No lounging afterwards. We are not watching college football.

The body-garments point to the heart-questions. As your mouth ate, your soul was to ask:

  • “Now what?
  • What are we doing?
  • Where are we going?
  • What is next?”

This meal was to be eaten in a spirit of readiness. In the lamb, one was receiving the sustenance of the Lord – salvation. And it appears unthinkable that one would consume such a feast while imagining that he could simply stay put afterward. That option is not on the table.

This menu demands movement.

This feast bestows freedom.

One cannot fill up and head home, for home is not back there. Home is beckoning us onward. There are rivers to cross and deserts to traverse.

Anything formerly withheld can be left here. Whatever value it once held and whatever role it once played, the Lord will provide abundantly more as you bear the cost of following Him wherever He leads.

My supportive friend ended our text-talk with a hope that I don’t really die. I appreciated the sentiment. I felt the same. Nobody likes the feeling of death. But perhaps since then, my trembling insides have stilled just enough to discern a hunch that is somehow and simultaneously unsettling and silencing. God would send a different text.

Some things are supposed to die.

And I will lovingly hunt them down in you.

3 thoughts on “Class Is In

  1. Nobody wants to die. Self-preservation is a powerful force against surrendering to death. Yet Jesus calls us to surrender what we cannot keep that we may receive what we will not lose. And the dying starts with the “self” we think we are – a self made in some other, lesser, image – in order to receive (by faith) the image of the Selfless One. Who we are must be rooted in Whose we are. And we will receive (again, by faith) a revelation of Holy Spirit as (yes Jay, it’s a much larger word than it seems) we soak in His presence. For what it’s worth, I am so grateful to the Lord for His direction in your lives. I would say that I am proud of you and Shannon, but I’m not sure if that would sound contrived. (Well, now I’ve said it, and it’s NOT contrived…so please take it as encouragement!) Prepare to be wrecked. In a good way. I only know this partially – my journey as a “mature” student is not yet done – but I can tell you that the pain is real. I revel in the moments of light, joy in them, but I realize the process is continuing and He has graciously granted me an oasis. I am finding that my “self” is not the finished product I thought I was, much as you have written in earlier posts. So I strive to prepare to be rebuilt, even as the demolition continues. And I lean in to my Saviour. Thank you so much for your talented, anointed (get used to the word, brother – you were (both) born for this..) writing, and your refreshing honesty. All glory to Jesus.

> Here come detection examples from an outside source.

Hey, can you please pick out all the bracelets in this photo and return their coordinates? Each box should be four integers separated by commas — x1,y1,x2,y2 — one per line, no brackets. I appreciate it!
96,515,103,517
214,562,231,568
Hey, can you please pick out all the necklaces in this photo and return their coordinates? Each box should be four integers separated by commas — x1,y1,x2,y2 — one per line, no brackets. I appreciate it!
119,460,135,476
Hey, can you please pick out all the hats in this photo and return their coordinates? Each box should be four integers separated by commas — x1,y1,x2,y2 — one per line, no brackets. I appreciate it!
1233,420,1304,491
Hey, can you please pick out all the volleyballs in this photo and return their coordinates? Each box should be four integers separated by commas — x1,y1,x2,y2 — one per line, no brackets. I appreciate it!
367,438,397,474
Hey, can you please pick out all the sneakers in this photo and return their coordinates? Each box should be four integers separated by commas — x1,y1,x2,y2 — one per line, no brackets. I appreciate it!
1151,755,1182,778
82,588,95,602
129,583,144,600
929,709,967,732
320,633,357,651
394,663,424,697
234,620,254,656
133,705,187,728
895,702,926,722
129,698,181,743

    • Thanks for both the thoughtful reply and the kind words, RJ. In short, I guess all I was attempting to say was that the “dying” process of discipleship is very intense and very real. The feeling one imagines of battling for final breaths is a valid image of what it’s like when we sense God beckoning us to surrender control or privilege or sin or fear or reputation or whatever else we wrap our hearts around so tightly.

      The death experience wrapped into following Jesus is real.

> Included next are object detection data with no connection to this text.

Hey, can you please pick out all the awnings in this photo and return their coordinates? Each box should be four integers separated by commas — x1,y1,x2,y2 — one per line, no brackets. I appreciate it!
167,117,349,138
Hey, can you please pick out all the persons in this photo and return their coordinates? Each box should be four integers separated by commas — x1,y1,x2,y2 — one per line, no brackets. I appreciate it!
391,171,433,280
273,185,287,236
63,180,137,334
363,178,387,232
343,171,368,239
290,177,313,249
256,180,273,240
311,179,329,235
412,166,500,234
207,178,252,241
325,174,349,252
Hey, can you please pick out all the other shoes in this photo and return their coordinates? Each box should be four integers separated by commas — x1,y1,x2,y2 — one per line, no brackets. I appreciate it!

      But the life experience wrapped into following Jesus — the resurrected life experience — it’s also real. And more real than we think. I recall many years when all I had was a Bible-based suspicion: “There HAS to be more to than this than I’m currently tapping! More freedom, more joy, more power, and more even than what I’m craving. There HAS to be, or it makes no sense.”

      He’s the King of glory. And glory is no small word.

    • I appreciate your words and your friendship, RJ. You’re right that we all possess that desire of self-preservation. It’s a great trait as it drives us to take care of ourselves and those around us, and to value life. But in the spiritual realm, it can cut the other way, often stirring up fears that actually prevent us from following God. I suppose that in a Kingdom where resurrection only follows death, that challenging dynamic will always be at work.